Ref: A) Quito 587, B) Quito 556, C) Quito 554

1. (SBU) Summary. An unfounded rumor that banks would be closed
for a "bank holiday" circulated around Ecuador on March 13 and 14.
According to banking contacts, many nervous clients called the banks
to ask about the rumor, but actual withdrawals were minimal and not
threatening to the banks. President Correa made a special evening
televised address to dismiss the rumor and assert that it was being
spread by the political opposition.
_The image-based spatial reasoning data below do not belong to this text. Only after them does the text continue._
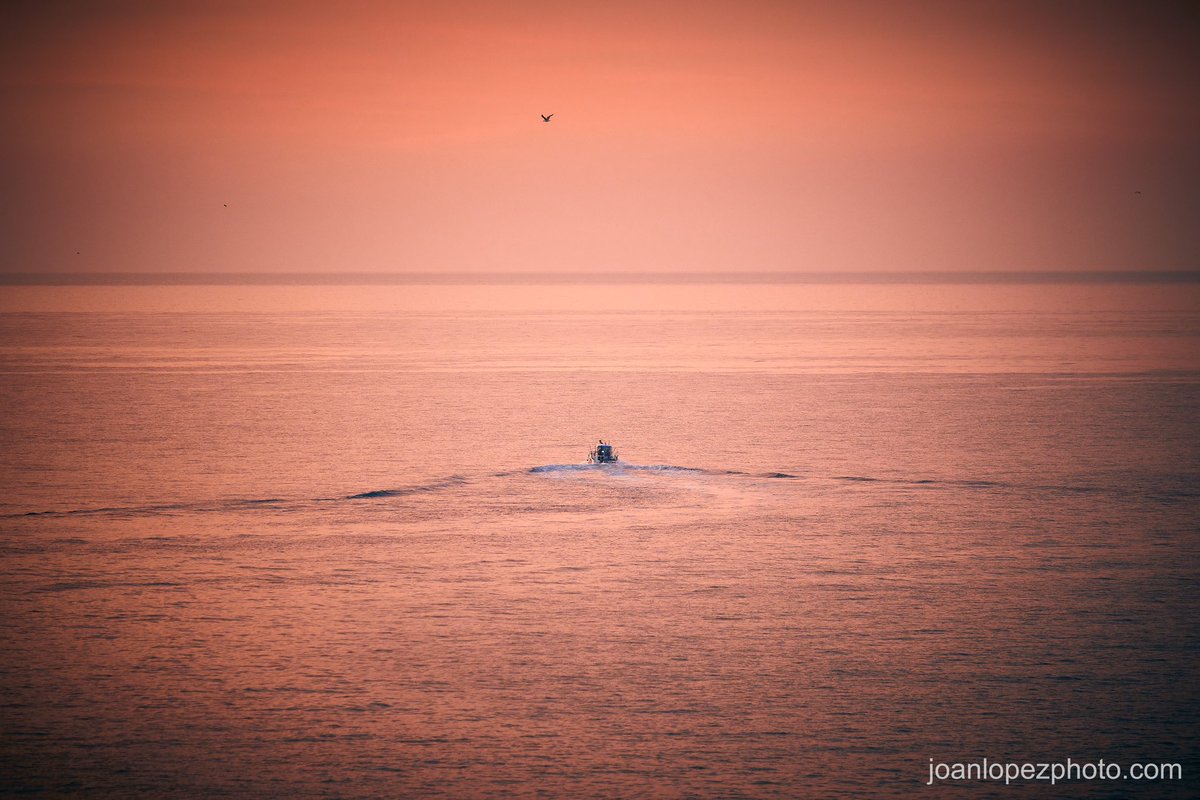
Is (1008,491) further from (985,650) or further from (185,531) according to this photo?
(185,531)

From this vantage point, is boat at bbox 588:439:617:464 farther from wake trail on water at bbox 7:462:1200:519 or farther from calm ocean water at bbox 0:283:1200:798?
calm ocean water at bbox 0:283:1200:798

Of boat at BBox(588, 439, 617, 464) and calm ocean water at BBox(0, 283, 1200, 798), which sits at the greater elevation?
boat at BBox(588, 439, 617, 464)

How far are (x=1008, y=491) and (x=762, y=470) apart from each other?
411 centimetres

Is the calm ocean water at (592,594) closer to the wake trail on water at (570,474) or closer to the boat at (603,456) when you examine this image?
the wake trail on water at (570,474)

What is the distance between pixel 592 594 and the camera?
47.6 ft

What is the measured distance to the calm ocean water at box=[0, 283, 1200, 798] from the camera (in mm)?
10133

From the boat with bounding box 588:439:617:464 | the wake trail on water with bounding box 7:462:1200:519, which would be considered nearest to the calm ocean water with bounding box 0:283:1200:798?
the wake trail on water with bounding box 7:462:1200:519

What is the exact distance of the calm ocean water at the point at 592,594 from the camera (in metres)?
10.1

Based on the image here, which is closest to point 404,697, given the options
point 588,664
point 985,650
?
point 588,664

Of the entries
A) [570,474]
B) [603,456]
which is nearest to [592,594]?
[570,474]

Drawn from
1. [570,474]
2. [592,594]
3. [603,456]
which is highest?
[603,456]

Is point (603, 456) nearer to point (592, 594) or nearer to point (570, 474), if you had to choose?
point (570, 474)

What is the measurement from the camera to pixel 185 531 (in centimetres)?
1778

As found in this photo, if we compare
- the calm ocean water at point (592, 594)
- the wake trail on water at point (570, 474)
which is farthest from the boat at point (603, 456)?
the calm ocean water at point (592, 594)
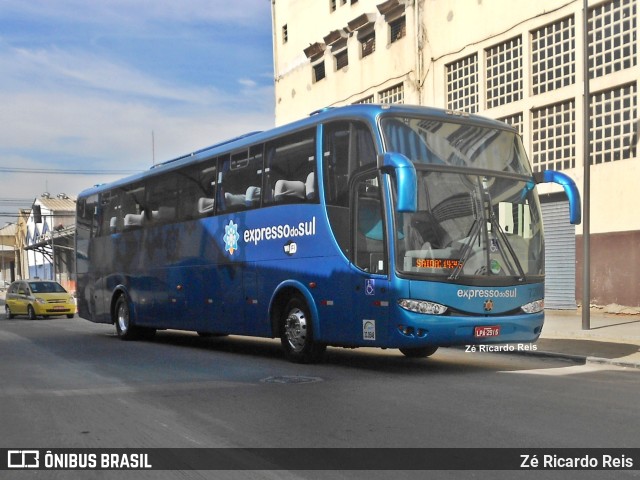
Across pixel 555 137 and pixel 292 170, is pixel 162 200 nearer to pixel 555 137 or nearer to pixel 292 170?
pixel 292 170

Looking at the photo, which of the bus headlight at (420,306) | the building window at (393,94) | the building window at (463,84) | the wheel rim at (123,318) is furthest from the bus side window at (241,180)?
the building window at (393,94)

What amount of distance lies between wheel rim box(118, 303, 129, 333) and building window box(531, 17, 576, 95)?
42.4 ft

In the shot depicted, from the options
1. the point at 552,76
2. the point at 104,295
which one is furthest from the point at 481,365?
the point at 552,76

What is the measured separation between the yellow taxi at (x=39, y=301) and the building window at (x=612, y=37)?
21.0m

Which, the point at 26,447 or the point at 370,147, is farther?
the point at 370,147

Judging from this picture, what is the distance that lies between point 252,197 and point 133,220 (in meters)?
5.59

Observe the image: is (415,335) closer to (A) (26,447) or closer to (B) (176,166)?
(A) (26,447)

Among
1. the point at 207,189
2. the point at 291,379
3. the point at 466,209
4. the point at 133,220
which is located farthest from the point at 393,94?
the point at 291,379

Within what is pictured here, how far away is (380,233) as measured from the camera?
1058 centimetres

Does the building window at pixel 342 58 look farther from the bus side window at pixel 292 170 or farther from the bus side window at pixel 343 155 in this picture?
the bus side window at pixel 343 155

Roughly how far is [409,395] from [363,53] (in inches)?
969

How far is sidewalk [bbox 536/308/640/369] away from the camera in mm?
12538

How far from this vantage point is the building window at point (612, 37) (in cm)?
1997

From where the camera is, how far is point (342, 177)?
11.3 m
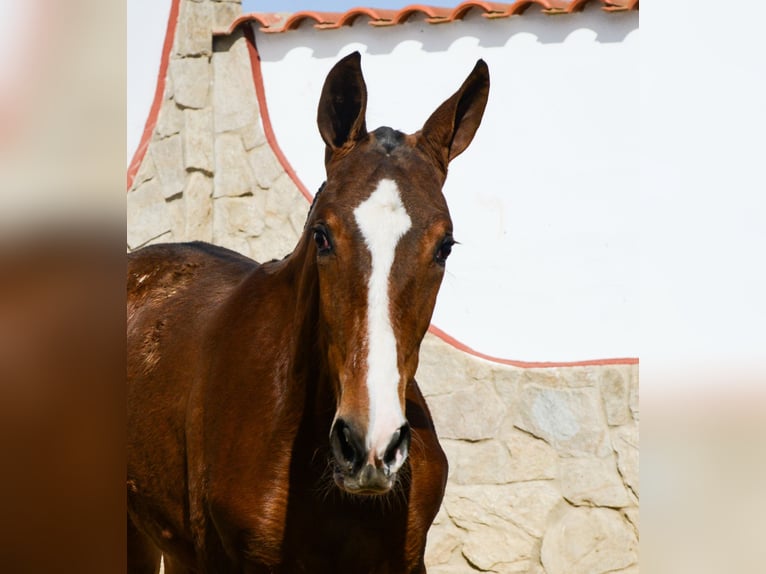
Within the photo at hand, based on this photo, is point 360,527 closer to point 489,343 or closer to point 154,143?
point 489,343

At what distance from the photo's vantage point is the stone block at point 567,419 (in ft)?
13.4

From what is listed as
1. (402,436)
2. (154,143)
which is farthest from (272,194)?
(402,436)

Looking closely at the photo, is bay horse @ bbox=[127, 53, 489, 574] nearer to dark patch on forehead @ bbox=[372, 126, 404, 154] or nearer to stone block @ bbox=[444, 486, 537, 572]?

Banking operations were
reportedly normal the morning of March 15. End summary.

2. (SBU) Consulate Guayaquil first heard of rumors on Tuesday,
March 13 from a range of contacts in Guayaquil that there would be a
"bank holiday" in Ecuador. Since many Ecuadorians had lost money
during a "bank holiday" provoked by the 1999 banking crisis, these
contacts had withdrawn funds from their banks. Subsequent
conversations with Quito-based banks also support the view that the
rumors about a bank holiday originated in Guayaquil.
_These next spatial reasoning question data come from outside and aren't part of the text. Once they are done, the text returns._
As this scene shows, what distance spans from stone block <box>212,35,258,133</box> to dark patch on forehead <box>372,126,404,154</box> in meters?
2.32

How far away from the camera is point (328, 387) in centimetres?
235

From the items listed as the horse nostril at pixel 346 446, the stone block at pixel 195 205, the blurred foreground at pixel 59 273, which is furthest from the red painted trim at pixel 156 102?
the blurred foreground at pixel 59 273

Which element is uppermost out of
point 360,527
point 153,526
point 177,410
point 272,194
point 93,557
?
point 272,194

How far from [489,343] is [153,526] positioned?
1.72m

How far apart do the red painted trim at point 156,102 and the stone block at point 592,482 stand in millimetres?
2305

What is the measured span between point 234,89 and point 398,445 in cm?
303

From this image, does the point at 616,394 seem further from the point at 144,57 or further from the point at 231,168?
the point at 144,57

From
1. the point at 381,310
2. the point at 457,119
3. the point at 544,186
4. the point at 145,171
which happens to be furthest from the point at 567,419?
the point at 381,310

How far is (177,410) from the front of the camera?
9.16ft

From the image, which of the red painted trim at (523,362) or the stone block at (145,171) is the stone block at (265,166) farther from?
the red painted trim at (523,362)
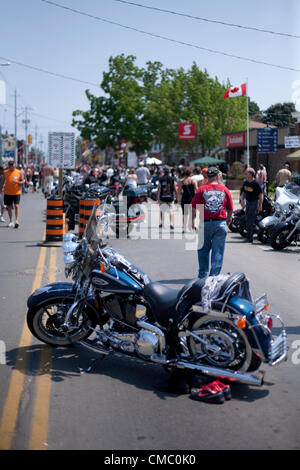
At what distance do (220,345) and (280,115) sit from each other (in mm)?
89119

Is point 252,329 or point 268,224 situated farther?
point 268,224

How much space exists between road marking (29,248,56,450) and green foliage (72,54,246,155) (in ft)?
184

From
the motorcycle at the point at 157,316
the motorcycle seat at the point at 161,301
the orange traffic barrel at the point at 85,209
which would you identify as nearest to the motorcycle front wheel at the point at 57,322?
the motorcycle at the point at 157,316

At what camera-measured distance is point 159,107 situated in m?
61.7

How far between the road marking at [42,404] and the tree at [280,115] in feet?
282

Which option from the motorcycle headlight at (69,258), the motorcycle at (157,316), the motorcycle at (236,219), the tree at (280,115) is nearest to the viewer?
the motorcycle at (157,316)

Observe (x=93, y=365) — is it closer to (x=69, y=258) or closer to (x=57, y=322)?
(x=57, y=322)

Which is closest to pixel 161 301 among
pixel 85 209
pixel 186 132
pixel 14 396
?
pixel 14 396

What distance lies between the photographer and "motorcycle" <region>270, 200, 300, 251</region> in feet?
44.8

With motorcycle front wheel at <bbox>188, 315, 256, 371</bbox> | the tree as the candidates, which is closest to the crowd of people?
motorcycle front wheel at <bbox>188, 315, 256, 371</bbox>

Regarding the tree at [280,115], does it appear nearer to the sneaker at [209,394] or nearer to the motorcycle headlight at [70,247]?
the motorcycle headlight at [70,247]

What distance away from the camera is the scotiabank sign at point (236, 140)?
167 feet

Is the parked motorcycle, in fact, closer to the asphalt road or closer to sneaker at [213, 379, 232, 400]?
the asphalt road

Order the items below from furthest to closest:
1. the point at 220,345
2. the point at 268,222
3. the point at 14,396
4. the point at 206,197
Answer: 1. the point at 268,222
2. the point at 206,197
3. the point at 220,345
4. the point at 14,396
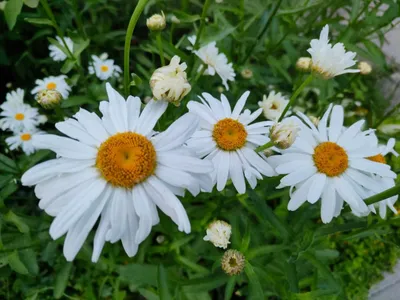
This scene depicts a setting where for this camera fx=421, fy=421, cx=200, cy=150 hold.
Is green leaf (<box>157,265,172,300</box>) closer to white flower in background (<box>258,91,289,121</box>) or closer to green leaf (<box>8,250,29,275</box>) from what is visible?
green leaf (<box>8,250,29,275</box>)

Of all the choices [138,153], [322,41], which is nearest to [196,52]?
[322,41]

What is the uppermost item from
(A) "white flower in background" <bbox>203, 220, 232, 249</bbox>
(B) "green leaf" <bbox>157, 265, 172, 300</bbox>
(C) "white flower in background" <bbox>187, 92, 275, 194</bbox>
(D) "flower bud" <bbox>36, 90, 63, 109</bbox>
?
(C) "white flower in background" <bbox>187, 92, 275, 194</bbox>

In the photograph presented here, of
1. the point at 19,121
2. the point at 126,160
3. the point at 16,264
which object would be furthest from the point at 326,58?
the point at 19,121

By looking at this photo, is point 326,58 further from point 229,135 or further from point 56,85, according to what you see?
point 56,85

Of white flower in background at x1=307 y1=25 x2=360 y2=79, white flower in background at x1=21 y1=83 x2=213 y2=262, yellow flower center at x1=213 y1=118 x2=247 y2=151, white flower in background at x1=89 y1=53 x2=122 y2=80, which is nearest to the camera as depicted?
white flower in background at x1=21 y1=83 x2=213 y2=262

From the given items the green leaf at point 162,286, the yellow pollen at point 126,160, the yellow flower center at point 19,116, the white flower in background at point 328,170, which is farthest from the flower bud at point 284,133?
the yellow flower center at point 19,116

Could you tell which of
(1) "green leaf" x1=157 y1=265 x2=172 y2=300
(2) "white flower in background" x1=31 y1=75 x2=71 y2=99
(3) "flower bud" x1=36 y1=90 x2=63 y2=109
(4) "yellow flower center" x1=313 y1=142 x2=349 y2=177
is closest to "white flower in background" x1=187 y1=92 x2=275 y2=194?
(4) "yellow flower center" x1=313 y1=142 x2=349 y2=177
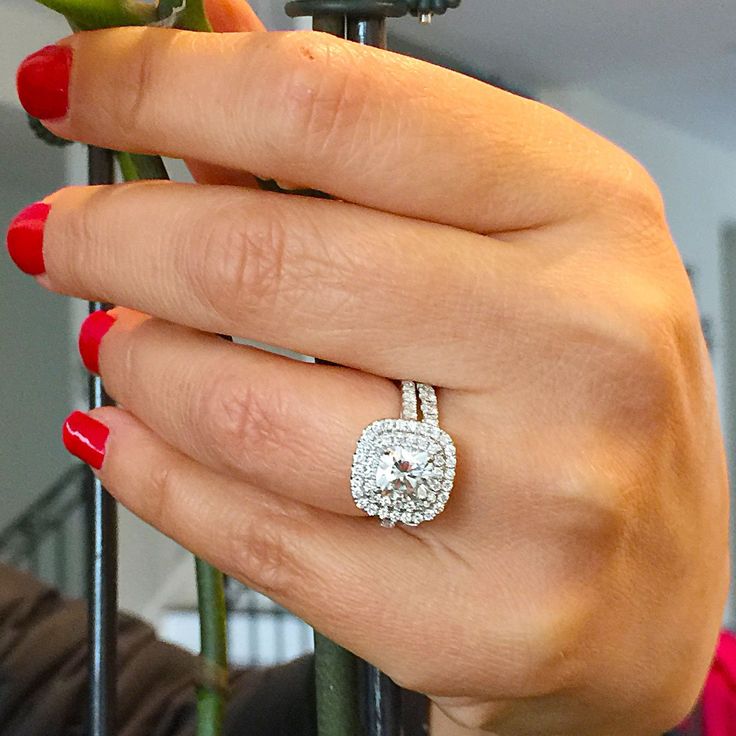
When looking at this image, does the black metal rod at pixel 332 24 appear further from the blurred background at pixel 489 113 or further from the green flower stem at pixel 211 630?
the blurred background at pixel 489 113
3. (SBU) On Wednesday, March 14 the rumor had become more
widespread. Most of the banks we contacted confirmed that they had
received numerous calls from clients who were nervous about rumors
of a bank holiday or changes in banking regulations. The banks said
that they told their customers that Ecuadorian law prohibits any
government official from declaring a bank holiday.
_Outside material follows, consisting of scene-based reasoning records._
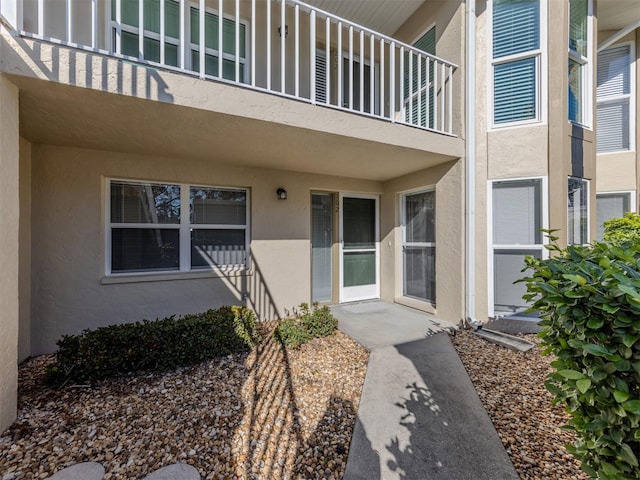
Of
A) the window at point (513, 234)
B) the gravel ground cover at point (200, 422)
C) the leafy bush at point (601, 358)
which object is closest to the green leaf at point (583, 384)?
the leafy bush at point (601, 358)

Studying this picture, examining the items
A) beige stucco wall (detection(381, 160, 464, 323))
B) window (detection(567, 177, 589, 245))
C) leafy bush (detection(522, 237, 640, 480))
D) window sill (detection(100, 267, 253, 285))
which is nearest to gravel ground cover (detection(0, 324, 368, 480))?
window sill (detection(100, 267, 253, 285))

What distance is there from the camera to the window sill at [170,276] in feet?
13.6

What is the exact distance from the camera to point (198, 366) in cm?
346

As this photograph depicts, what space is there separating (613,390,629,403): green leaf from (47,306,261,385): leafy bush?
3733 mm

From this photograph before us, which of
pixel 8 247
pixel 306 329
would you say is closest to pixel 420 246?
pixel 306 329

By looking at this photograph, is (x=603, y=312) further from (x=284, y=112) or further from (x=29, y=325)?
(x=29, y=325)

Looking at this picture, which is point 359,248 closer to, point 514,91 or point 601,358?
point 514,91

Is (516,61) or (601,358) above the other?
(516,61)

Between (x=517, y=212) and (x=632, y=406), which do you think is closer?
(x=632, y=406)

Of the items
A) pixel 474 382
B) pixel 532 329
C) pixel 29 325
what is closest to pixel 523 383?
pixel 474 382

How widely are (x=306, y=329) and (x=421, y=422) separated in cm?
216

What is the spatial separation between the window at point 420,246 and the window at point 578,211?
2231 mm

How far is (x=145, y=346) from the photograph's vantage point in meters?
→ 3.27

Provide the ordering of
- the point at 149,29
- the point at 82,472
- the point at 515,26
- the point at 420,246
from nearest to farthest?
the point at 82,472 < the point at 149,29 < the point at 515,26 < the point at 420,246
4. (SBU) The banks we contacted reported that on Wednesday there
had been some withdrawals, but the magnitude of the withdrawals was
small and did not put any pressure on their banks. One contact said
that interbank clearing data from Wednesday evening did not show any
danger signals for the system as a whole or any individual banks,
and that sector-wide liquidity was three times that which is
"necessary." As of Thursday morning, one contact said that his bank
was not seeing any signs of nervousness; this was reaffirmed by
contacts at the banking association.

5. (U) The rumors did take on sufficient force, however, that
President Correa made a public statement on March 14 denying that
there would be a bank holiday. Correa also asserted that the rumors
had been started by the political opposition, namely members of
congress whose political rights were stripped by the Supreme
Electoral Tribunal (reftels) and fanned through the use of anonymous
call centers. Correa also said that the economy is in "excellent
health," and the most prosperous part of the economy is the banking
sector which enjoyed record profits. Minister of Economy Ricardo
Patino also issued a statement on March 14 that there would not be a
bank holiday and appeared on morning TV programs on March 15
reiterating the same message.

Comment
-------

6. (SBU) We believe that the rumors were unfounded. It is possible
that the rumors were promulgated by some group that is opposed to
the Correa administration, but we do not know if there are any
grounds for Correa's assertion that the defrocked members of
congress are behind them.

7. (SBU) While the broad banking system is sound, particularly the
larger banks which have ample liquid off-shore assets, the rumors
spread rapidly through a populace ready to believe there could be a
banking crisis. Not only did Ecuador suffer a recent banking
crisis, but in the last two months there has been nervousness about
the direction of Correa's economic policies. There was a notable
drop in demand deposits in the second half of February, although
deposits largely recovered in March. Even so, four smaller banks
have suffered a more pronounced fall in demand deposits - between 12
to 20 percent, according to data through March 2 (before the rumors
spread) - and these banks would be particularly vulnerable to
additional nervousness. We believe the banking system is
sufficiently strong that it will survive the closure of one or two
small banks, but if several small banks failed simultaneously it
could put pressure on the larger, healthier banks.

7. (SBU) That so many people were spooked by an unfounded rumor
will hopefully alert the Correa administration to the importance of
public confidence in the banking sector and temper the government's
inclination to impose stricter controls over the banks.